▶ [EXCERPT TO READ]:

--- START ---

Admitting d'Alembert's formula with the solution

Question

How can I prove

$$ u(t,x)=\frac{1}{2}(\varphi(x+t)+\varphi(x-t))+\frac{1}{2}\int_{x-t}^{x+t}\psi(y)dy $$ satisfies the following Cauchy problem:

$$\begin{cases} \partial_{t}^{2}u-\partial_{x}^{2}u=0\\ u(0,x)=\varphi(x)\\ \partial_{t}u(0,x)=\psi(x) \end{cases} $$

Here are my results (so far):

$$ \begin{split} \partial_{t}u &= \frac{1}{2}\varphi_{t}^{,}(x+t)-\frac{1}{2}\varphi_{t}^{,}(x-t)+\frac{1}{2}\psi(x+t)+\frac{1}{2}\psi(x-t)\\ \partial_{t}^{2}u &= \frac{1}{2}\varphi_{tt}^{,,}(x+t)-\frac{1}{2}\varphi_{tt}^{,,}(x-t)+\frac{1}{2}\psi_{t}^{,}(x+t)-\frac{1}{2}\psi_{t}^{,}(x-t)\\ \partial_{x}u &= \frac{1}{2}\varphi_{x}^{,}(x+t)+\frac{1}{2}\varphi_{x}^{,}(x-t)+\frac{1}{2}\psi(x+t)-\frac{1}{2}\psi(x-t)\\ \partial_{x}^{2}u &= \frac{1}{2}\varphi_{xx}^{,,}(x+t)+\frac{1}{2}\varphi_{xx}^{,,}(x-t)+\frac{1}{2}\psi_{x}^{,}(x+t)-\frac{1}{2}\psi_{x}^{,}(x-t) \end{split} $$ Substituting into $\partial_{t}^{2}u-\partial_{x}^{2}u=0\\$, I got $\varphi_{tt}^{,,}-\varphi_{xx}^{,,}=0$.

--- END ---

▶ [STORED ROWS]:

--- START ---

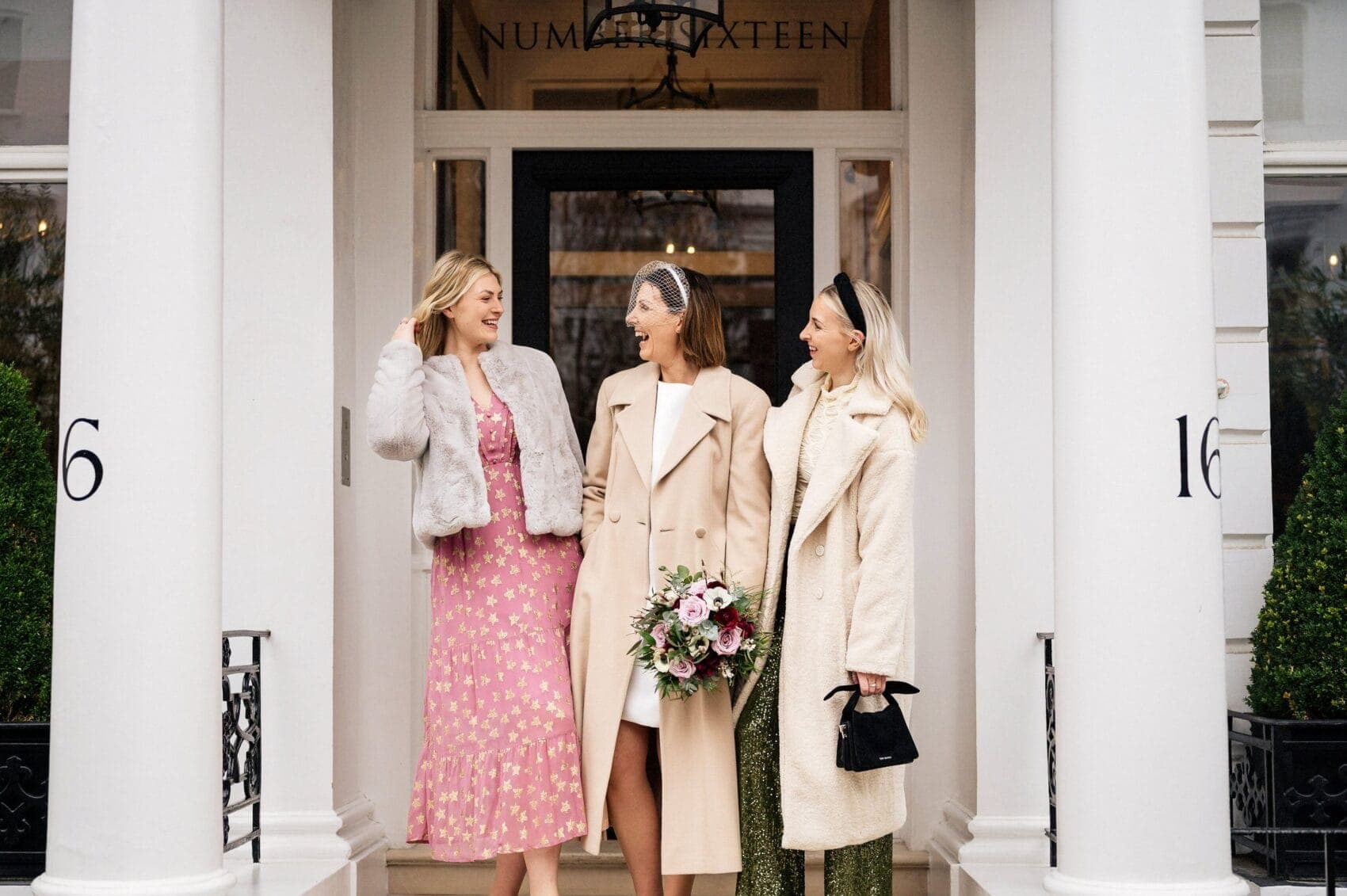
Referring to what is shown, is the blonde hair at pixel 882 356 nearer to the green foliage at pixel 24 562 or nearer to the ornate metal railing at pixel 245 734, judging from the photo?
the ornate metal railing at pixel 245 734

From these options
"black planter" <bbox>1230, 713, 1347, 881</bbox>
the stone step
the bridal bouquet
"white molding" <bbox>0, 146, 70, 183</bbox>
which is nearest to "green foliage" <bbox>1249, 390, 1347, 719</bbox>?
"black planter" <bbox>1230, 713, 1347, 881</bbox>

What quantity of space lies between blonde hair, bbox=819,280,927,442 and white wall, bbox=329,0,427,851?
217 cm

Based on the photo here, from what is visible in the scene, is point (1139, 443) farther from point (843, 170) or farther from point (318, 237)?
point (318, 237)

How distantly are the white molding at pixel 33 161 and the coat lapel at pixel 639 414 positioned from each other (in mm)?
3185

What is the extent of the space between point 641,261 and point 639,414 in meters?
1.96

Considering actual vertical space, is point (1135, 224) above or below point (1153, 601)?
above

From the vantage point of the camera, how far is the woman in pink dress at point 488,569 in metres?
4.56

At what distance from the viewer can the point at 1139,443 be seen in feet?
13.6

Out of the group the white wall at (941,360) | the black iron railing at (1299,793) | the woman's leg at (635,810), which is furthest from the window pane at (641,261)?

--- END ---

▶ [WORK TO BE COMPLETED]:
In the d'Alembert's formula post, what result does the author report after substituting the computed derivatives into the wave equation? The records stand apart from the text on d'Alembert's formula and are separate material.

▶ [TASK ANSWER]:
The author got φ''_tt − φ''_xx = 0.